| What to work on |
Print the data verbatim. Leave every image out.

| Information provided |
--
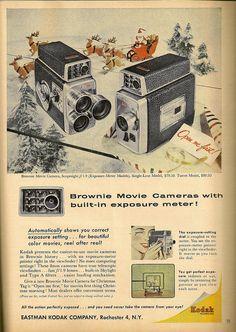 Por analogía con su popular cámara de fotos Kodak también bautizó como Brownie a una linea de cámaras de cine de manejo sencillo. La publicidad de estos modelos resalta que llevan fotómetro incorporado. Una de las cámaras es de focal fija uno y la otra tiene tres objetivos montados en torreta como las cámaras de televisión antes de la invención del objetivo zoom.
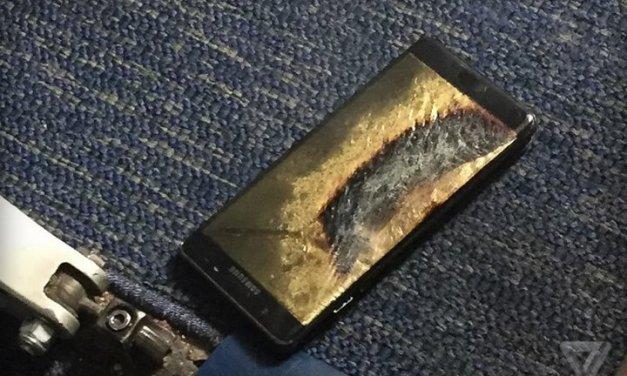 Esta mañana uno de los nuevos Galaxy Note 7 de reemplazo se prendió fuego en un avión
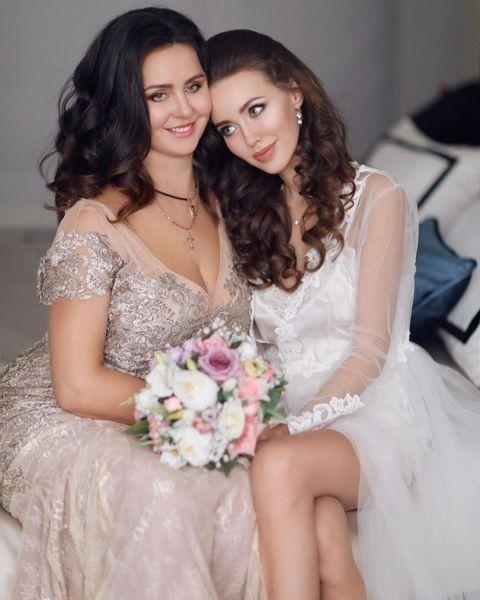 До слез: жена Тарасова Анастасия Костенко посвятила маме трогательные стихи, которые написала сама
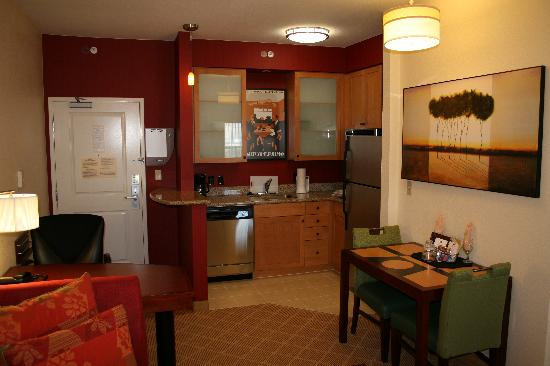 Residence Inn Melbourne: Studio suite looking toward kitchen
--
| Written answer |
 Por analogía con su popular cámara de fotos Kodak también bautizó como Brownie a una linea de cámaras de cine de manejo sencillo. La publicidad de estos modelos resalta que llevan fotómetro incorporado. Una de las cámaras es de focal fija uno y la otra tiene tres objetivos montados en torreta como las cámaras de televisión antes de la invención del objetivo zoom.
 Esta mañana uno de los nuevos Galaxy Note 7 de reemplazo se prendió fuego en un avión
 До слез: жена Тарасова Анастасия Костенко посвятила маме трогательные стихи, которые написала сама
 Residence Inn Melbourne: Studio suite looking toward kitchen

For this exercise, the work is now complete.